Cx43 knockout iPSCs successfully differentiate to cells of each germ lineage under directed differentiation conditions. Quantitative RT-PCR (qPCR) screen, representative Western blots, and densitometry of differentiated control and Cx43 knockout (GJA1-/-) iPSCs. (A) Ectoderm formation indicated by presence of NES and PAX6 transcripts and expression of PAX6 protein. (B) Mesoderm evaluated by identifying transcripts for T, MILX1, and NCAM1, and expression of Brachyury protein. (C) Endoderm formation confirmed by FOXA2 and SOX17 transcripts and expression of SOX17 protein.
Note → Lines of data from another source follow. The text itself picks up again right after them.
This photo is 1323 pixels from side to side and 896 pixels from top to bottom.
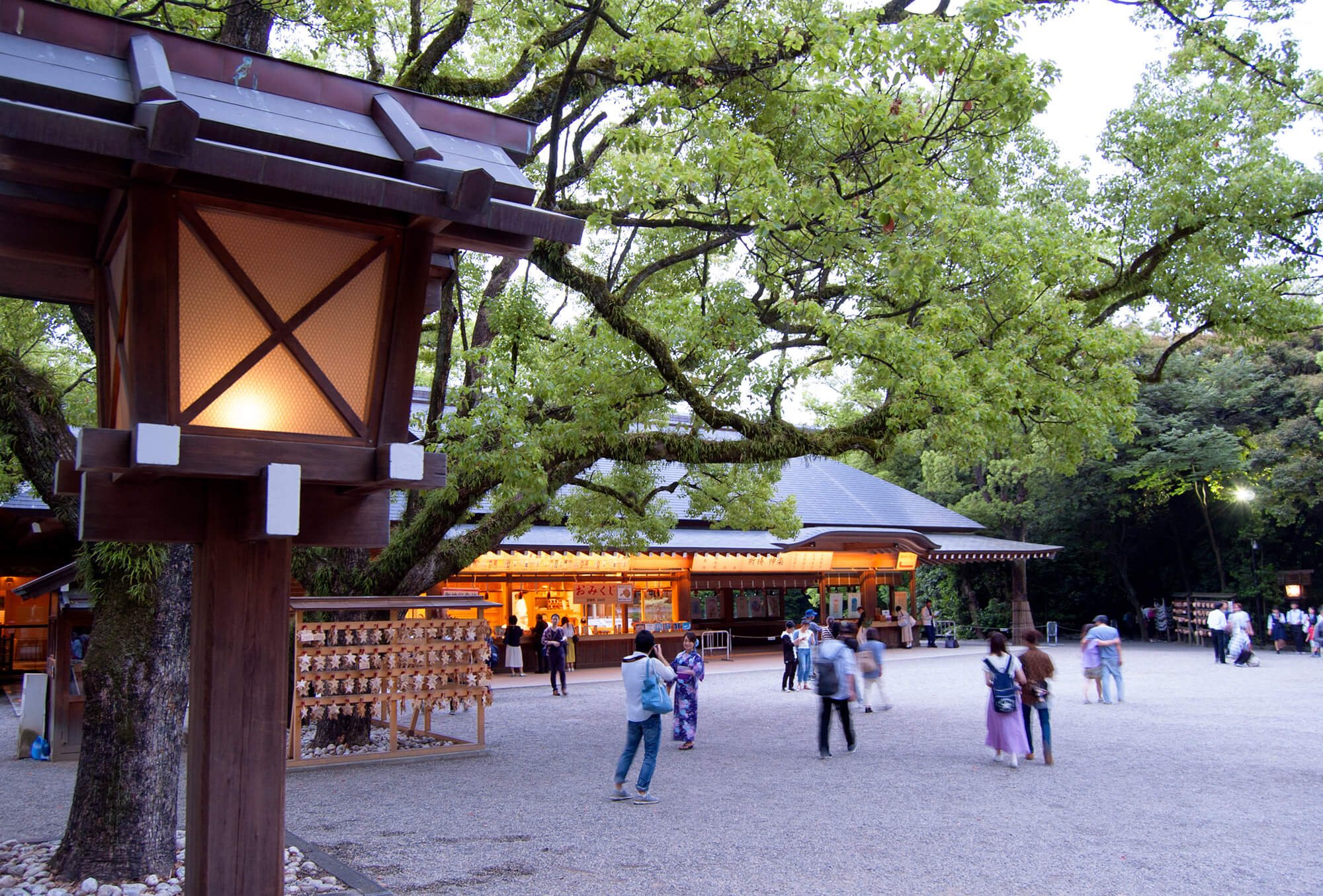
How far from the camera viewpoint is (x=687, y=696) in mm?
12133

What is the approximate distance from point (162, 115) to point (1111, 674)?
1607 cm

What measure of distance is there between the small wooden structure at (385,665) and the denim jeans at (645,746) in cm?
329

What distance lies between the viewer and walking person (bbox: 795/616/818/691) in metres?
18.1

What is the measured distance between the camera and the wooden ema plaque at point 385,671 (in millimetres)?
10516

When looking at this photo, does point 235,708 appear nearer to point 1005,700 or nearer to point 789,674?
point 1005,700

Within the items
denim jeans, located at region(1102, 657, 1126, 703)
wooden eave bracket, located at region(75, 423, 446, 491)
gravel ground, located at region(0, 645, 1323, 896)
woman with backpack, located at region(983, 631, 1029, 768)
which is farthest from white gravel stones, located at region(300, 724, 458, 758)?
denim jeans, located at region(1102, 657, 1126, 703)

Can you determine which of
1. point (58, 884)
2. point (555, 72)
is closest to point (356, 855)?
point (58, 884)

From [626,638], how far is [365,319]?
2096cm

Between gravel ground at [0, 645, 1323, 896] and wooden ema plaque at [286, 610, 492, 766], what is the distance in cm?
58

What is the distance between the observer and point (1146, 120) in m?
11.9

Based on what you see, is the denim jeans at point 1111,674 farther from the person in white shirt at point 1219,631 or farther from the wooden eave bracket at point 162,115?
the wooden eave bracket at point 162,115

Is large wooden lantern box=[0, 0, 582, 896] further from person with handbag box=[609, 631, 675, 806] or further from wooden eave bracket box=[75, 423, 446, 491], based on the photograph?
person with handbag box=[609, 631, 675, 806]

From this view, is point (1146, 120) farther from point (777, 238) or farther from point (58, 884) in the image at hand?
point (58, 884)

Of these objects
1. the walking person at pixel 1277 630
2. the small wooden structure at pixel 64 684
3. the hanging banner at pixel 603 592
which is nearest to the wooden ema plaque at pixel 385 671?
the small wooden structure at pixel 64 684
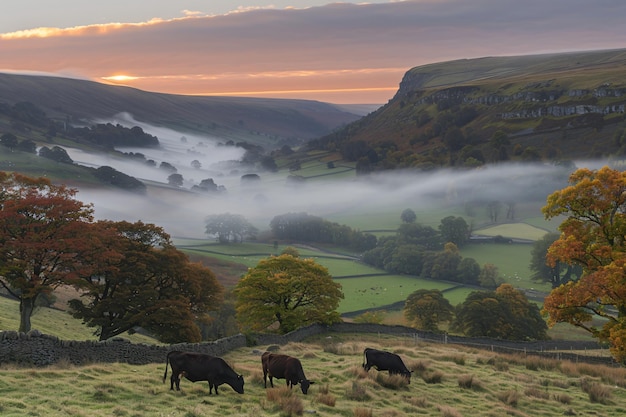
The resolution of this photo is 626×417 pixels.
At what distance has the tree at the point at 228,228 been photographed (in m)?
175

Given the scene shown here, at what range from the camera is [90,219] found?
44.8m

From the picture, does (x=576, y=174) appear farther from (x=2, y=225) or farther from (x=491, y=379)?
(x=2, y=225)

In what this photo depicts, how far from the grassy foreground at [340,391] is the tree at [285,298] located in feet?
70.3

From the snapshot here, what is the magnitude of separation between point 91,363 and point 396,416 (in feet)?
45.1

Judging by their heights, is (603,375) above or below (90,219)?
below

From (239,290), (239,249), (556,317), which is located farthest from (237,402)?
(239,249)

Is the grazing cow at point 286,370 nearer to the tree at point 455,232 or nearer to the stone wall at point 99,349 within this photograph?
the stone wall at point 99,349

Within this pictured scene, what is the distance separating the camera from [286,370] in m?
23.8

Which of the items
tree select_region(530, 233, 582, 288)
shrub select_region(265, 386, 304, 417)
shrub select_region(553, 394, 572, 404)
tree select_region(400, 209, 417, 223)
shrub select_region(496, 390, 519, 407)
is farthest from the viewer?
tree select_region(400, 209, 417, 223)

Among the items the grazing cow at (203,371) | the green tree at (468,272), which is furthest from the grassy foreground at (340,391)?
the green tree at (468,272)

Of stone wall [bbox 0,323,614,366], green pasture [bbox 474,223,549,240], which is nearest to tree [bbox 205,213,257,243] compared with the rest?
green pasture [bbox 474,223,549,240]

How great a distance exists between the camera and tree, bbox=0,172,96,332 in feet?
131

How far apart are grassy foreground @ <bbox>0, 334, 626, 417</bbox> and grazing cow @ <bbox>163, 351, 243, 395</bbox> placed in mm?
433

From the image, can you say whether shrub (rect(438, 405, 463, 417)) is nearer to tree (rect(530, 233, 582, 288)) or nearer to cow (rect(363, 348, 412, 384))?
cow (rect(363, 348, 412, 384))
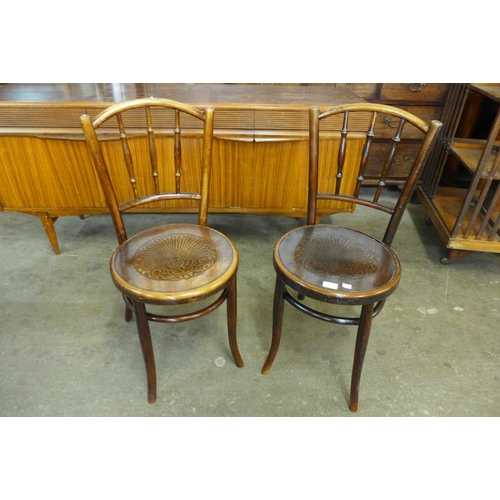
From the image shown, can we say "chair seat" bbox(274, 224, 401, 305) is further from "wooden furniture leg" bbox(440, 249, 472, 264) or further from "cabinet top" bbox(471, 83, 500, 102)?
"cabinet top" bbox(471, 83, 500, 102)

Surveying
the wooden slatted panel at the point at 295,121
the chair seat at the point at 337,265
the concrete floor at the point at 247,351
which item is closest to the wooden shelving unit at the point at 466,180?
the concrete floor at the point at 247,351

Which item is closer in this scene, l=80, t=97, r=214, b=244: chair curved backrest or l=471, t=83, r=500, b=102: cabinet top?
l=80, t=97, r=214, b=244: chair curved backrest

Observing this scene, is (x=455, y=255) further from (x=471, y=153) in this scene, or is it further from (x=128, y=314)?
(x=128, y=314)

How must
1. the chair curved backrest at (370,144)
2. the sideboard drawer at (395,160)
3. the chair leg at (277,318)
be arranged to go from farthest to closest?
the sideboard drawer at (395,160) → the chair leg at (277,318) → the chair curved backrest at (370,144)

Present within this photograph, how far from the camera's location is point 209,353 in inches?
63.9

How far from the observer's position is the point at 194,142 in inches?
72.4

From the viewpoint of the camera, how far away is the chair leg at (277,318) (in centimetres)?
135

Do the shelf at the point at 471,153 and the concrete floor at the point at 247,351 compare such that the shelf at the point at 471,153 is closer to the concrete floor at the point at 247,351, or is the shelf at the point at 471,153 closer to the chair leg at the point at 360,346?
the concrete floor at the point at 247,351

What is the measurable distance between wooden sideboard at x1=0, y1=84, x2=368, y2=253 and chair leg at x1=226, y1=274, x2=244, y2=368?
79 cm

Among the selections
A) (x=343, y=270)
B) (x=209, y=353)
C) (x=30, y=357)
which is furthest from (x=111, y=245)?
(x=343, y=270)

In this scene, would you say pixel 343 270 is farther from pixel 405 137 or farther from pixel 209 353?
pixel 405 137

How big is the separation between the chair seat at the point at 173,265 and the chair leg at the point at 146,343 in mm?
99

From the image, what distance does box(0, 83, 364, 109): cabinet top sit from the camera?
179 centimetres

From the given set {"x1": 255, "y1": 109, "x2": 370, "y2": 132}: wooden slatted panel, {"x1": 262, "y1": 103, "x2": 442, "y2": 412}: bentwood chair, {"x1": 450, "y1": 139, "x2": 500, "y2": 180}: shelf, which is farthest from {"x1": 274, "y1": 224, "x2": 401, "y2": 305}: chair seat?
{"x1": 450, "y1": 139, "x2": 500, "y2": 180}: shelf
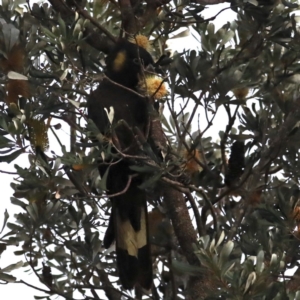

Data represent the standard error of the mean of 3–4 independent experiments. ns: not significant compared to control cells.

Figure 6

Spontaneously differentiated Cx43 knockout iPSCs form cells of all three germ lineages. (A) Phase contrast images of control and GJA1-/- embryoid bodies, scale bar 500 µm. (B) qPCR and (C) flow cytometric analyses demonstrate comparable spontaneous differentiation capacities of germ lineage populations by control and GJA1-/- embryoid bodies (pluripotency, grey; ectoderm, dark blue; mesoderm, blue; endoderm, light blue). ns: not significant compared to control cells.

Figure 7

Other connexin isoforms do not compensate for the loss of Cx43 during iPSC lineage commitment. Quantitative RT-PCR (qPCR) screen of mRNA transcripts encoding 10 of the 21 human connexin isoforms in ectoderm, mesoderm, or endoderm directed differentiated from control and GJA1-/- iPSCs. Data represent the standard error of the mean of 4 independent experiments. ns: not significant compared to undifferentiated control iPSCs.

Figure 8

Gap junction coupling is lost in Cx43 knockout iPSCs and cells of each germ lineage. Scrape loading dye transfer assay of control and GJA1-/- iPSCs, ectoderm, mesoderm, and endoderm cells. (A) Representative fluorescence images of gap junction permeable dye Lucifer yellow (LY) or (B) neurobiotin. Scale bars = 200 µm. Data represent the standard error of the mean of 3–5 independent experiments. * p < 0.05; ** p < 0.01, *** p < 0.001 compared to control cells.

Figure 9

Human connexin expression profiles described in literature and this study. Human plu-ripotent stem cells express Cx40.1 [21] and Cx50 [21]. Cx23 expression in pluripotent stem cells and the three germ layers has not yet been characterized. Our study shows control iPSCs and the three germ layers express mRNA transcripts for Cx26 [21,38,51], Cx30.3 [7,21,38], Cx31 [7,21,38], Cx31.1 [7,21,38], Cx37 [7,21,38], Cx40 [7,21,38], Cx43 [7,21,22,27,38,43,44,45], Cx45 [7,21,38,45], and Cx62 [7,21,38]. Significant increases were viewed for mRNA transcripts of Cx62 in ectoderm; Cx45 in ectoderm and mesoderm; and for Cx30.3, Cx31, Cx32, Cx36, Cx37, and Cx40 in endo-derm. Transcripts for Cx32 and Cx36 were not detected in mesoderm.